I think there are three essential skills to riding the NYC subway: catching the L train, looking really casual while leaning on the subway doors, and avoiding eye contact. The most important of the three must be avoiding eye contact; there is nothing worse than awkward subway eye contact. So, where to look? The only place left to look is to the multitude of ads in the trains and subway stations. I want to look at the recent Seamless subway ads all over the 14th st-Union Square station and subways. 

       Seamless is a popular digital food delivery service and recently they’ve run an ad campaign all over the union square station. These ads are very targeted towards youth culture. More specifically towards the “lazy,” or “shut-in” young New Yorker. The subway space is much like the “shrink-wrapped, ” (65) ad-heavy events described in Naomi Klein’s “Alt.

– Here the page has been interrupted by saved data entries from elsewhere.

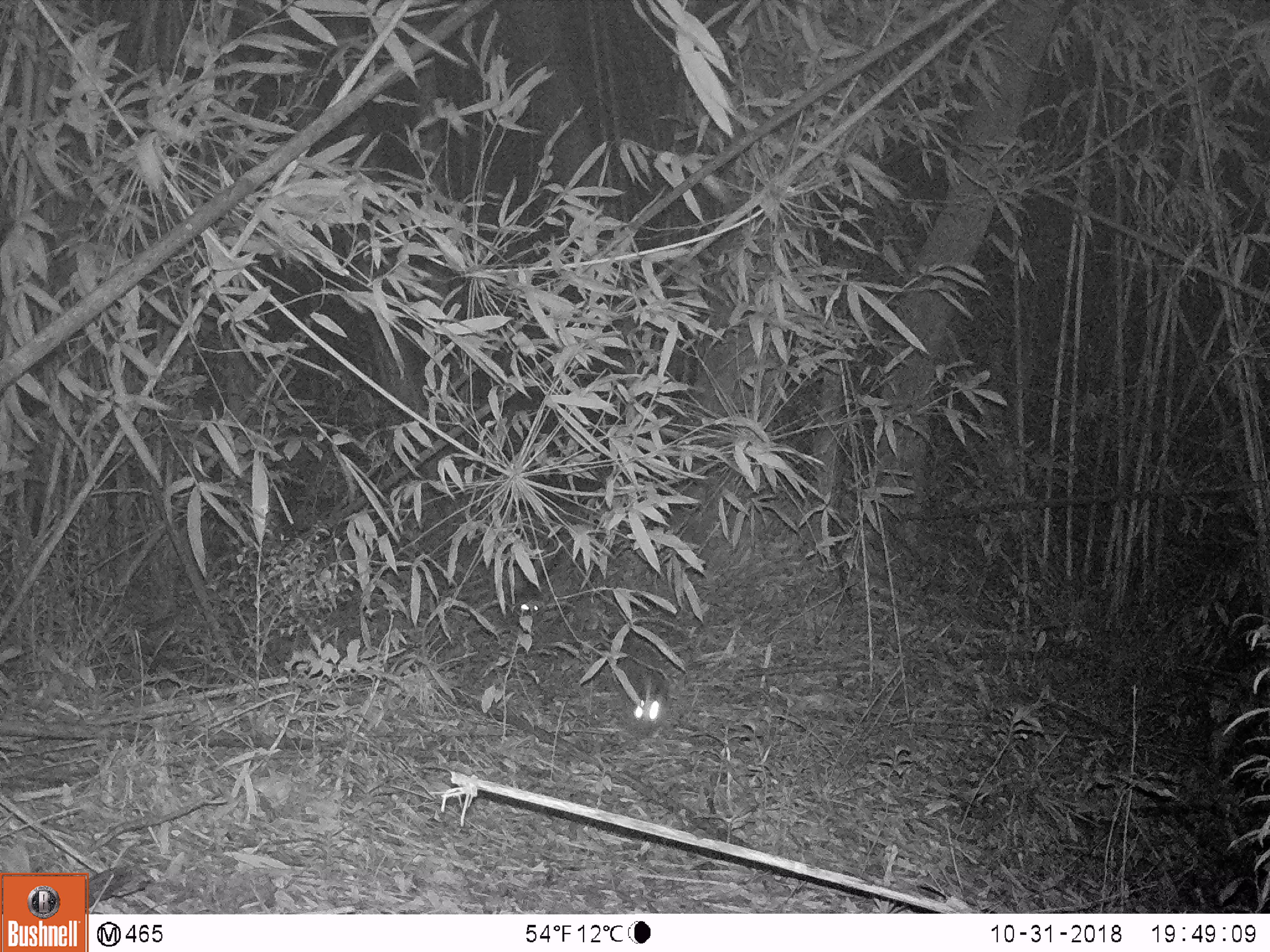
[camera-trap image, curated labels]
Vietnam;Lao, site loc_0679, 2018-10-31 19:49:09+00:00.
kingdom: Animalia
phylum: Chordata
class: Mammalia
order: Carnivora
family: Viverridae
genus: Paguma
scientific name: Paguma larvata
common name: masked palm civet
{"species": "masked palm civet (Paguma larvata)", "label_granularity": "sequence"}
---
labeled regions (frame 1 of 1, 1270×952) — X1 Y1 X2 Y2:
masked palm civet: 608 628 671 736; 517 568 547 621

Everything: The Youth Market and the Marketing of Cool.” The subway and subway stations are enclosed spaces made up of advertisements. Ads inhabit so much of subway space and as Klien points out, it’s an example of how “it is a colonization not of physical space but of mental space” (66). Riding the subway is a big part of many New Yorkers daily routine and it’s important to measure the effect of these ads and what they are saying because they are what we look at the most while on the subway. The ads and their message become part of our daily routine; it’s hard to imagine the subway without them.

     The Seamless ads show that Seamless is “in” on the joke. The ads are filled with intertextual references to other websites/apps.  Referencing apps like Foursquare or websites like Reddit, Seamless invites itself into those apps/websites audiences. To ‘get it’ you have to understand the reference and be apart of that already constructed, plugged in audience. After all the add is referencing a “sub-reddit” not just Reddit…

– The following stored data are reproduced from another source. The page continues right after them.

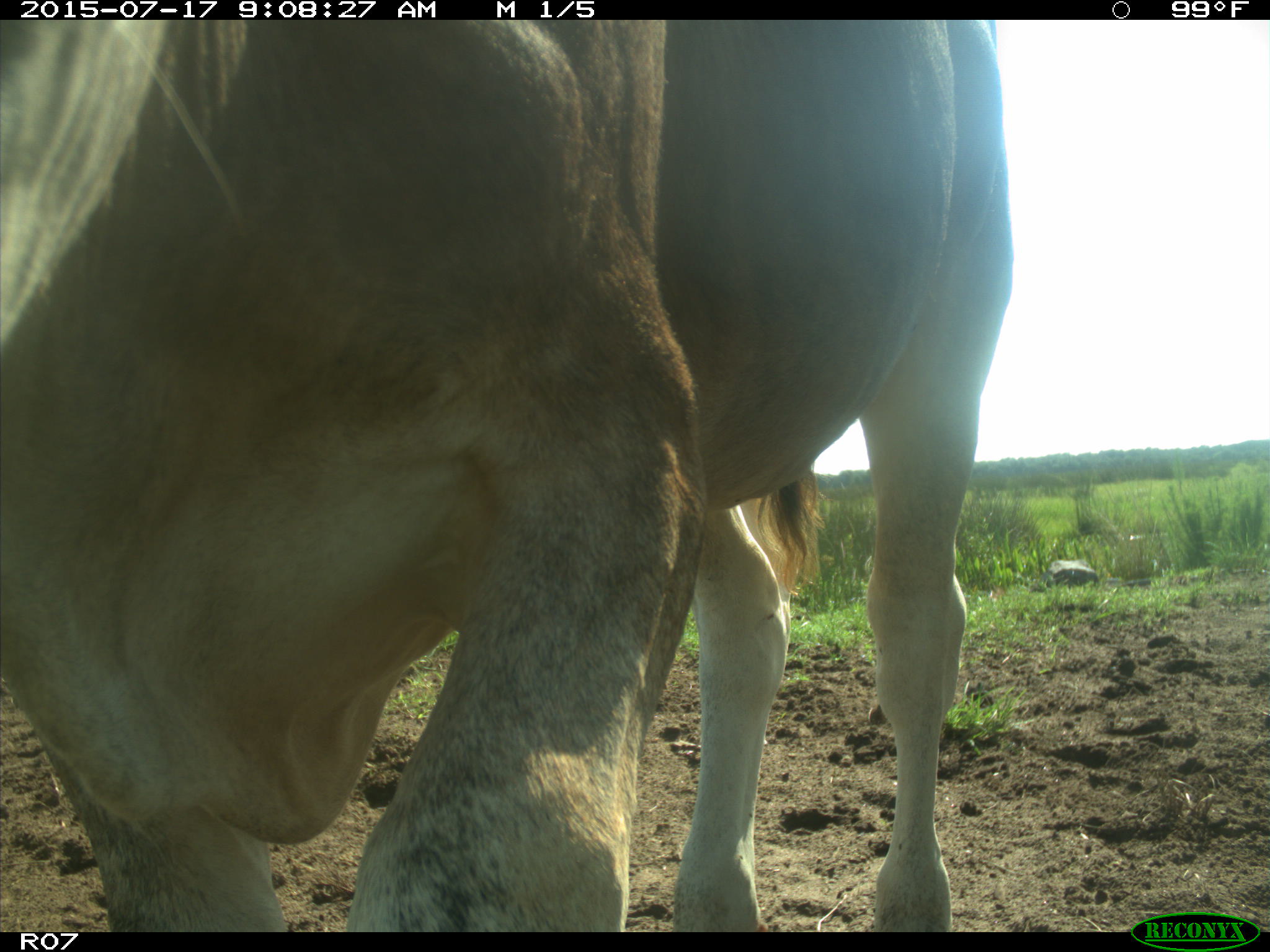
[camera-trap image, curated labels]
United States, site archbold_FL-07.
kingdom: Animalia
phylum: Chordata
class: Mammalia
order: Artiodactyla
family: Bovidae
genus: Bos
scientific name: Bos taurus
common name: domestic cow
Bos taurus (domestic cow).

      The ads are hip and cool. There is a lot of “ironic detachment” (79) to this method. They poke fun of you, “Your delivery guy’s 246th check-in oust you as “Mayor” of your own apartment” (ad below), delivery services—the thing they are trying to promote—and how much you use delivery services. It assumes you are the quintessential New Yorker and calls you out on constantly using the service while inviting you into their delivery food system.

      Seamless, the web-service, ads directly references other websites, mobile devices, because it knows its audience so well. It builds itself off that scene and surrounds the Union Square Station, a station and area known for a more youthful feel, with its ads. Inundates it with the jokes and at every turn reminds that Seamless is there for you. I think advertising in the subway, however invading it is to our already crammed personal space, is becoming an important fabric in youth market consumerism and these Seamless ads are the perfect example of such.